I want my AOP!, Part 1

Separate software concerns with aspect-oriented programming

By Ramnivas Laddad, JavaWorld.com, 01/18/02

Page 2 of 7

Currently, OOP serves as the methodology of choice for most new software development projects. Indeed, OOP has shown its strength when it comes to modeling common behavior. However, as we will see shortly, and as you may have already experienced, OOP does not adequately address behaviors that span over many -- often unrelated -- modules. In contrast, AOP methodology fills this void. AOP quite possibly represents the next big step in the evolution of programming methodologies.

View the system as a set of concerns

We can view a complex software system as a combined implementation of multiple concerns. A typical system may consist of several kinds of concerns, including business logic, performance, data persistence, logging and debugging, authentication, security, multithread safety, error checking, and so on. You'll also encounter development-process concerns, such as comprehensibility, maintainability, traceability, and evolution ease . Figure 1 illustrates a system as a set of concerns implemented by various modules.

Figure 2 presents a set of requirements as a light beam passing through a prism. We pass a requirements light beam through a concern-identifier prism, which separates each concern. The same view also extends towards development-process concerns.

Crosscutting concerns in a system

A developer creates a system as a response to multiple requirements. We can broadly classify these requirements as core module-level requirements and system-level requirements. Many system-level requirements tend to be orthogonal (mutually independent) to each other and to the module-level requirements. System-level requirements also tend to crosscut many core modules. For example, a typical enterprise application comprises crosscutting concerns such as authentication, logging, resource pooling, administration, performance, and storage management. Each crosscuts several subsystems. For example, a storage-management concern affects every stateful business object.

Let's consider a simple, but more concrete, example. Consider a skeleton implementation of a class encapsulating some business logic:

public class SomeBusinessClass extends OtherBusinessClass {
    // Core data members
    // Other data members: Log stream, data-consistency flag
    // Override methods in the base class
    public void performSomeOperation(OperationInformation info) {
        // Ensure authentication
        // Ensure info satisfies contracts
        // Lock the object to ensure data-consistency in case other 
        // threads access it
        // Ensure the cache is up to date
        // Log the start of operation
        // ==== Perform the core operation ====
        // Log the completion of operation
        // Unlock the object
    }
    // More operations similar to above
    public void save(PersitanceStorage ps) {
    }
    public void load(PersitanceStorage ps) {
    }
}

In the code above, we must consider at least three issues.
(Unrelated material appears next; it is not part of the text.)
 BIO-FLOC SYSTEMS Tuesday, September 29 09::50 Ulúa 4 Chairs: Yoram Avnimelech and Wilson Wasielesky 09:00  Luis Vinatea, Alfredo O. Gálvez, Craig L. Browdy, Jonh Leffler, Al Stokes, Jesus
First, other data members do not belong to this class's core concern. Second, implementation of performSomeOperation() seems to do more than perform the core operation; it seems to handle the peripheral logging, authentication, multithread safety, contract validation, and cache management concerns. In addition, many of these peripheral concerns would likewise apply to other classes. Third, it is not clear if save() and load() performing persistence management should form the core part of the class.